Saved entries
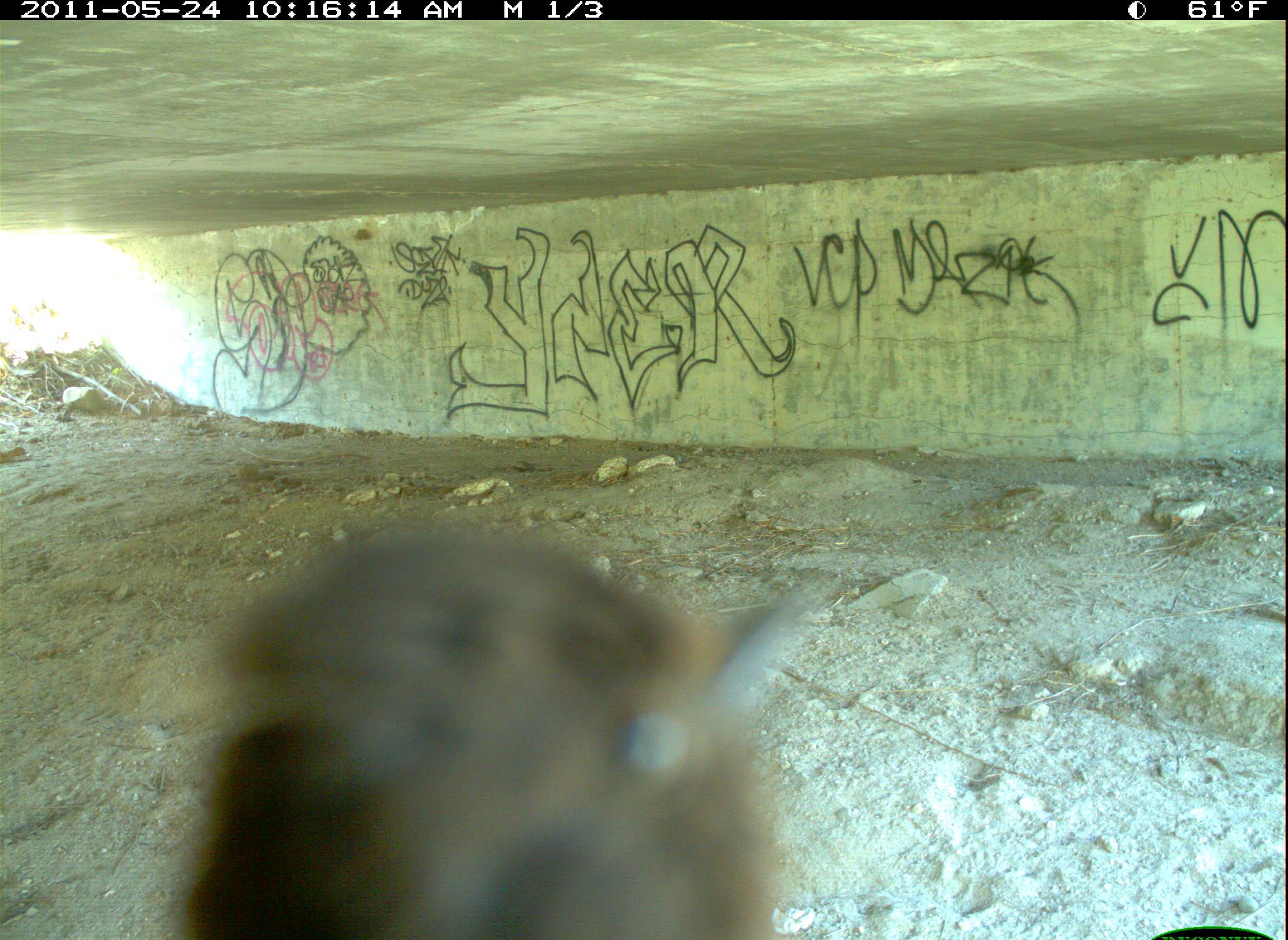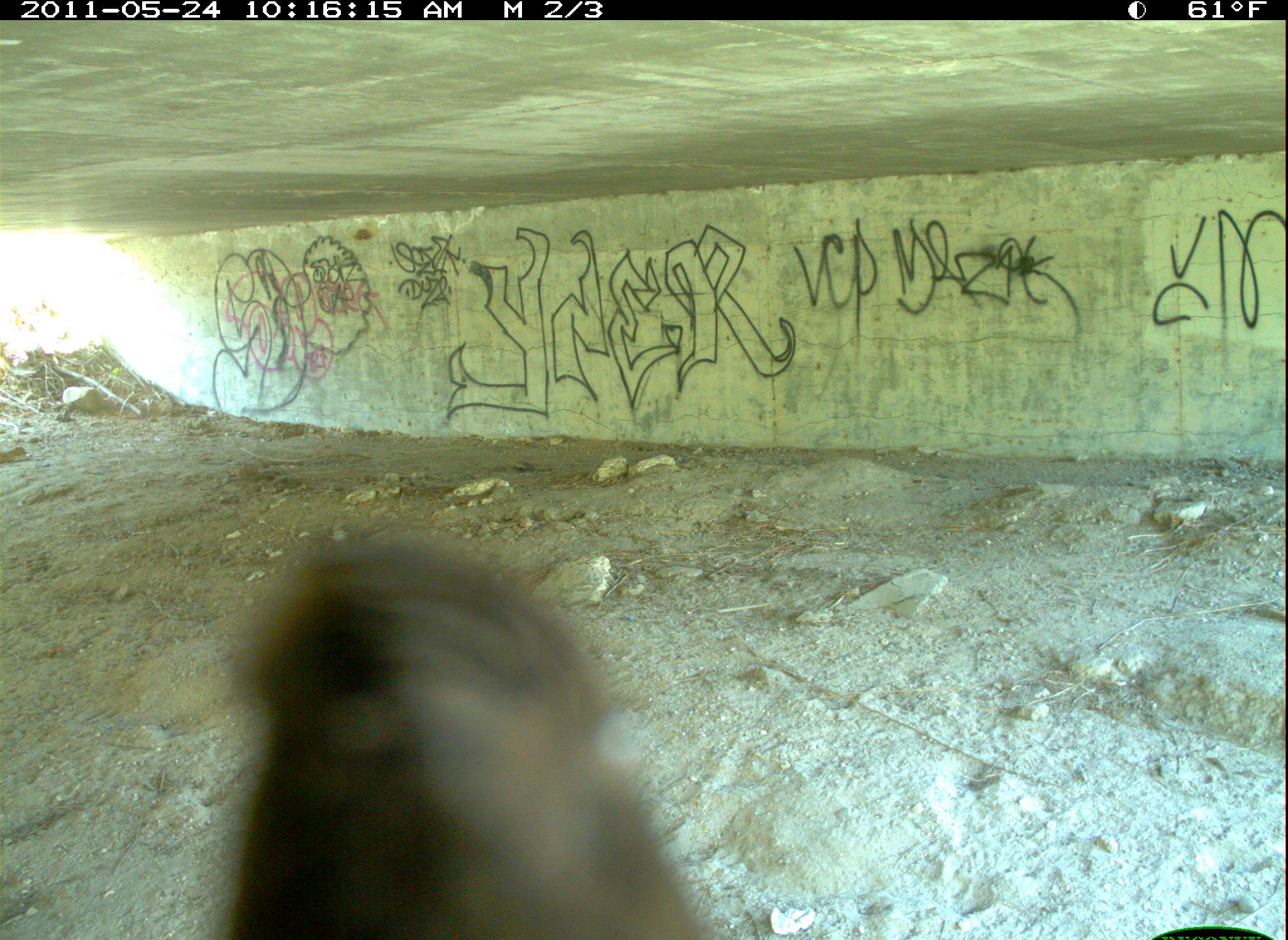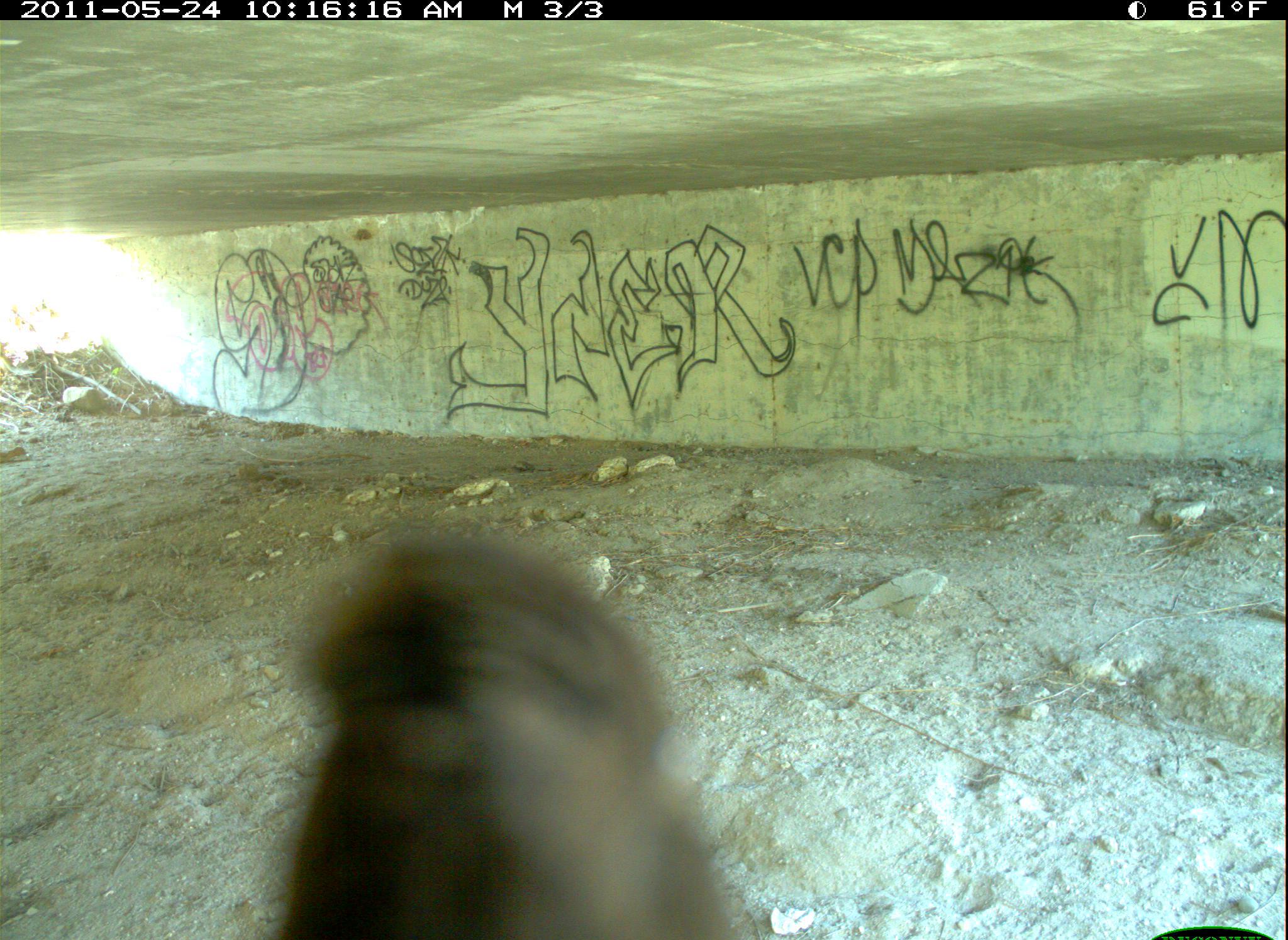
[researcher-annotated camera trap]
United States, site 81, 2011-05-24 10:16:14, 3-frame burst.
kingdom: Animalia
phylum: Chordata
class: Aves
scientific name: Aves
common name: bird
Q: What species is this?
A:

_Exercise brief_: Write out exactly those lines running from the line with "class: Aves" to the end of the data above, the first and last included.

_Answer to this exercise_:
class: Aves
scientific name: Aves
common name: bird
Q: What species is this?
A:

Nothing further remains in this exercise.